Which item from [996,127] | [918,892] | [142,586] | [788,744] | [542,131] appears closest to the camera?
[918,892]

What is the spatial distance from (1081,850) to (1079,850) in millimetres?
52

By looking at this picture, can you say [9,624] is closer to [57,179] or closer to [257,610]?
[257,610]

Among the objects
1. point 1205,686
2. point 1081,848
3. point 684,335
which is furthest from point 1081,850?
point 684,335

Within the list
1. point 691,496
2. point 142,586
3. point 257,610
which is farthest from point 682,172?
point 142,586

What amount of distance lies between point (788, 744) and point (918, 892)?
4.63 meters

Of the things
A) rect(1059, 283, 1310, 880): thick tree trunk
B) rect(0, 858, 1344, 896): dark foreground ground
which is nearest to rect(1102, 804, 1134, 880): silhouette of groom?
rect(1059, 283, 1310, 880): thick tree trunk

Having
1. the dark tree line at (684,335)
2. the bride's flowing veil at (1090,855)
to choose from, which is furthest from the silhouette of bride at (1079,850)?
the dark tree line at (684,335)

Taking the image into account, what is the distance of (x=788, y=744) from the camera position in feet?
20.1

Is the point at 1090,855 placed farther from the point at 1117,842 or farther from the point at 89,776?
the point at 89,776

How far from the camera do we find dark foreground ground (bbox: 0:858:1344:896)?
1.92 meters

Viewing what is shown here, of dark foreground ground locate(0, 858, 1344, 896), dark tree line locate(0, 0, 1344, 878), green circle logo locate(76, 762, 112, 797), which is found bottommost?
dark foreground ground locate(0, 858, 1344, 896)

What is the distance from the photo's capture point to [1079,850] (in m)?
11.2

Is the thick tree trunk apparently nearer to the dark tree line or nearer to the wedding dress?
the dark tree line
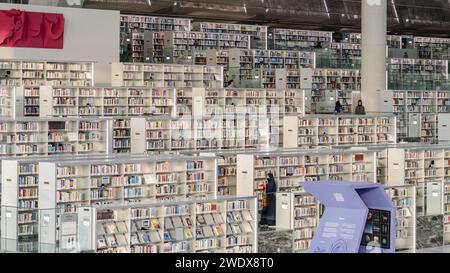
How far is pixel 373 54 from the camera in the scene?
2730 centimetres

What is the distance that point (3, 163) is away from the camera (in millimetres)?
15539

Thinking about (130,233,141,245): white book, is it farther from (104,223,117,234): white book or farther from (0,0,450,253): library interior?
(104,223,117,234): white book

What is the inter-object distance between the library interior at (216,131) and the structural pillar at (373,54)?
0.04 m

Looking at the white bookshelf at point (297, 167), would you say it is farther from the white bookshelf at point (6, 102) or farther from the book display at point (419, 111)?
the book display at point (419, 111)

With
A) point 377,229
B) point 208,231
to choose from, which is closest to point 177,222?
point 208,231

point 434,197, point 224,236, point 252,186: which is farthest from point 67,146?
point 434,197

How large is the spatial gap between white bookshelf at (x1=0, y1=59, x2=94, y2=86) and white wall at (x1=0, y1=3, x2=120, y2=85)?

=-=-=

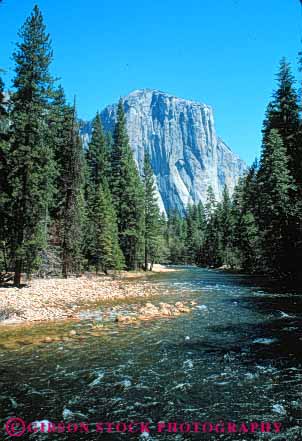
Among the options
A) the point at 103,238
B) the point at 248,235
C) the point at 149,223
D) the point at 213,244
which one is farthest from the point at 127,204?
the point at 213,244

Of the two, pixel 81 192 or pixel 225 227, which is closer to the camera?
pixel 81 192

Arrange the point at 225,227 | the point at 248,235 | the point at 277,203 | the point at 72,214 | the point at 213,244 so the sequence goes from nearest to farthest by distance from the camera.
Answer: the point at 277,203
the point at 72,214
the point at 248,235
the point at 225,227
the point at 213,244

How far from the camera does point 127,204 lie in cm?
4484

=-=-=

## INSTRUCCIÓN
Presenta como lista numerada las líneas de los registros, empezando por la que contiene "Which item from" y terminando con la que contiene "4.63 meters", ambas incluidas. Omite las líneas en blanco.

## RESULTADO
1. Which item from [996,127] | [918,892] | [142,586] | [788,744] | [542,131] appears closest to the camera?
2. [918,892]
3. What is the spatial distance from (1081,850) to (1079,850) in millimetres?
4. 52
5. By looking at this picture, can you say [9,624] is closer to [57,179] or closer to [257,610]?
6. [257,610]
7. Among the objects
8. 1. point 1205,686
9. 2. point 1081,848
10. 3. point 684,335
11. which is furthest from point 1081,850?
12. point 684,335
13. Within the list
14. 1. point 691,496
15. 2. point 142,586
16. 3. point 257,610
17. which is farthest from point 682,172?
18. point 142,586
19. What amount of distance lies between point (788, 744) and point (918, 892)?
20. 4.63 meters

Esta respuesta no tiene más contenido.